Pour 2024, c’est plutôt une batterie de mesures d’accompagnement pour soutenir la résilience nationale en matière de sécurité territoriale, alimentaire, foncière et de production. Ces mesures visent à faciliter l’acquisition d’équipements de défense, de production agricole et de mise en place des unités de production industrielle dans le cadre des programmes présidentiels d’entrepreneuriat agricole et d’entrepreneuriat communautaire.
En récapitulatif, les innovations dans le dispositif fiscal sont contextuelles et l’on pourrait parler d’amorce d’une fiscalité de relance, au nombre desquelles, on peut cité l’institution de la nouvelle taxe spécifique sur le ciment en lieu et place de la TVA sur la marge pour lutter contre la fraude dans le secteur et optimiser le recouvrement des recettes de l’Etat, l’élargissement du champ de la contribution spéciale sur la consommation de certains produits et services aux bénéfices après impôt des entreprises en vue de la participation de celles-ci au financement du fonds de soutien patriotique, le renforcement de la sécurité foncière notamment par le réaménagement des conditions de délivrance du titre foncier et l’autorisation des mutations des terrains nus hors délai de mise en valeur quel que soit l’usage, la réduction du taux de la Taxe sur les activités financières (TAF) de 17% à 15% applicable à tous les contribuables qui s’inscrit en droite ligne dans la volonté affichée du gouvernement de promouvoir l’accès des petites et moyennes entreprises et/ou industries au crédit, le relèvement du seuil requis pour le règlement des achats de biens, services et immobilisations de 100 000 à 1 000 000 F CFA et l’extension de l’obligation à tous les contribuables, l’institution d’exonérations fiscales au profit des promoteurs immobiliers, des entreprises communautaires à actionnariat populaire, aux commandes publiques des forces de défense et de sécurité et des coopératives agricoles.
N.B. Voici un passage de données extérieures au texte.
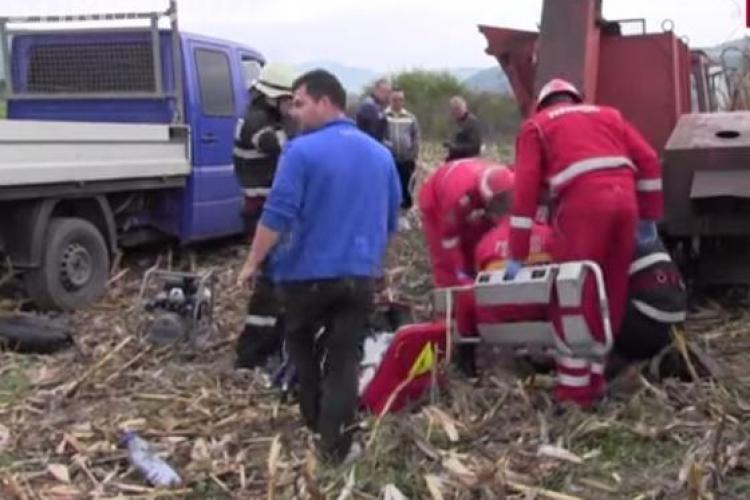 Tânăr clujean, mutilat pe viață de o mașină de cules porumb VIDEO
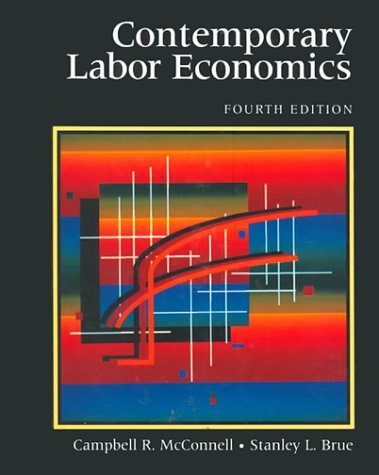 9780070456570: Contemporary Labor Economics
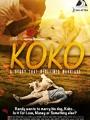 Koko 2021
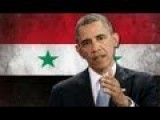 Stefan Molyneux-The Truth About How The US Will Save Syria
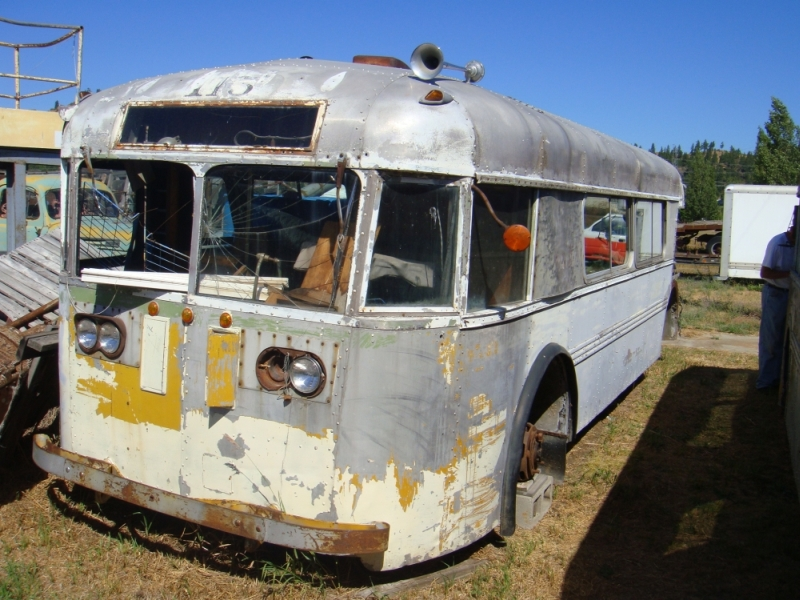 Twin coach Buses For Sale | Used Twin coach Bus Sales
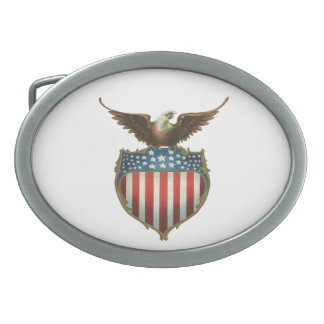 Vintage Patriotic, Bald Eagle with American Flag Oval Belt Buckle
S : Parmi ces nouvelles mesures fiscales, il y a la suppression de la TVA sur le ciment qui est remplacée par une taxe spécifique sur le ciment. Pouvez-vous nous en dire plus ?
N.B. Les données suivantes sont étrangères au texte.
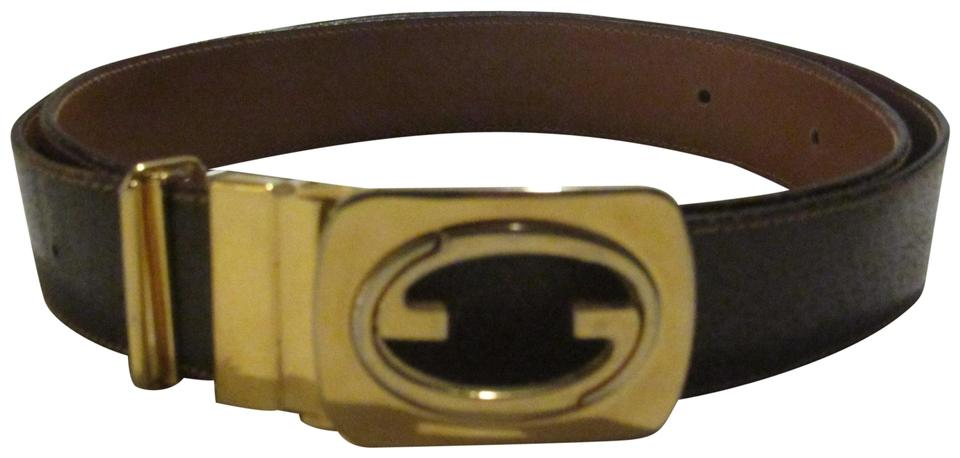 73b54014e2f Gucci Brown Leather with Gold Gg Logo Buckle Vintage Belt Designer ...
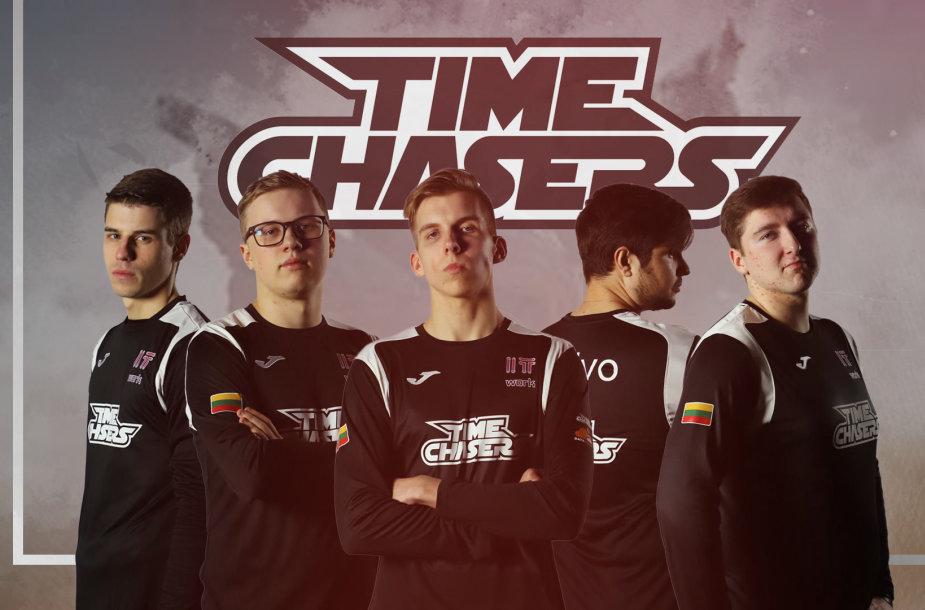 """Timechasers"" CS:GO komanda"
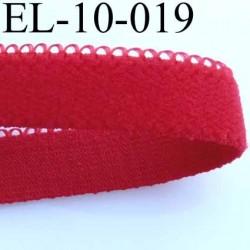 élastique picot boucle  plat largeur 12 mm couleur rouge  largeur de bande 10 mm largeur de la boucle 2 mm très doux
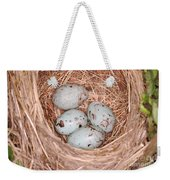 Red-winged Blackbird Nest Weekender Tote Bag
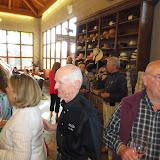 Social at Kunde Winery May 23 2013 - IMG_0726.JPG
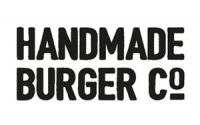 Handmade Burger Co hours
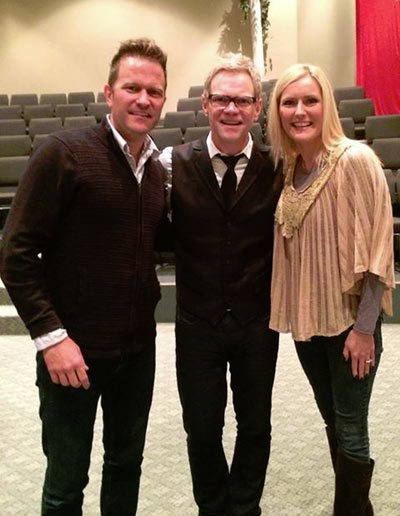 Clay-Renee-with-Steven-Curtis-Chapman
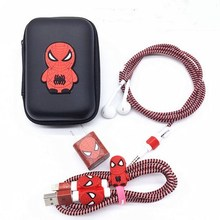 Cartoon USB Cable Earphone Protector Set With Earphone Box Cable Winder Stickers Spiral Cord Protector For iphone 5s 6 6s 7 cartoon usb cable earphone protector set with earphone box cable winder stickers spiral cord protector for iphone 5s 6 6s 7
D. K : Pour rappel, le ciment produit localement et celui importé était d’abord soumis à la TVA puis avant cette loi de finances par dérogation à la TVA sur la marge commerciale. La détermination du produit de cet impôt était complexe et sujette à une distorsion dans le libre jeu de la concurrence et cela est dû à la disparité des paramètres de marge et de pratique au niveau des cimenteries. Ainsi, conformément à l’orientation de simplification des textes fiscaux et de prévisibilité du rendement de certains impôts leaders, le législateur a mis fin au mécanisme de la TVA sur la marge et a institué une taxe spécifique consistant en l’acquittement d’un forfait de 2 000 FCFA par tonne de ciment produite ou importée.
C’est dire que le producteur ou l’importateur acquitte en une seule fois et pour tout le circuit de distribution, la taxe sur la quantité de ciment produit ou importé, que le ciment soit destiné à la vente à l’intérieur ou à l’extérieur, à sa propre consommation ou à des dons ou toute autre destination ou usage et le paiement doit se faire dès la sortie d’usine ou la livraison que le fabricant se fait à lui-même pour le ciment de fabrication locale, la mise à la consommation du ciment sur le territoire national au sens de la législation et de la règlementation douanière pour les produits importés. Et dans tous les cas, au plus tard, le 15 du mois suivant le mois au cours duquel, les opérations de production ou d’importation ont eu lieu.
S : Qu’est-ce qui a motivé l’introduction de toutes ces nouvelles mesures fiscales ?
D. K : La mobilisation optimale des ressources souveraines est l’un des grands défis du moment pour le gouvernement au regard du contexte politique et sécuritaire marqué par la baisse des appuis budgétaires dont le pays bénéficiait de la part de ses partenaires techniques et financiers extérieurs, et d’autre part, le besoin de ressources nécessaires pour faire face à l’insécurité. Ce qui a motivé toutes ces nouvelles mesures, c’est non seulement le souci de rendre le dispositif fiscal plus efficace, juste et efficiente, mais aussi et surtout l’orientation politique prise par les autorités d’axer notre développement sur des ressources souveraines.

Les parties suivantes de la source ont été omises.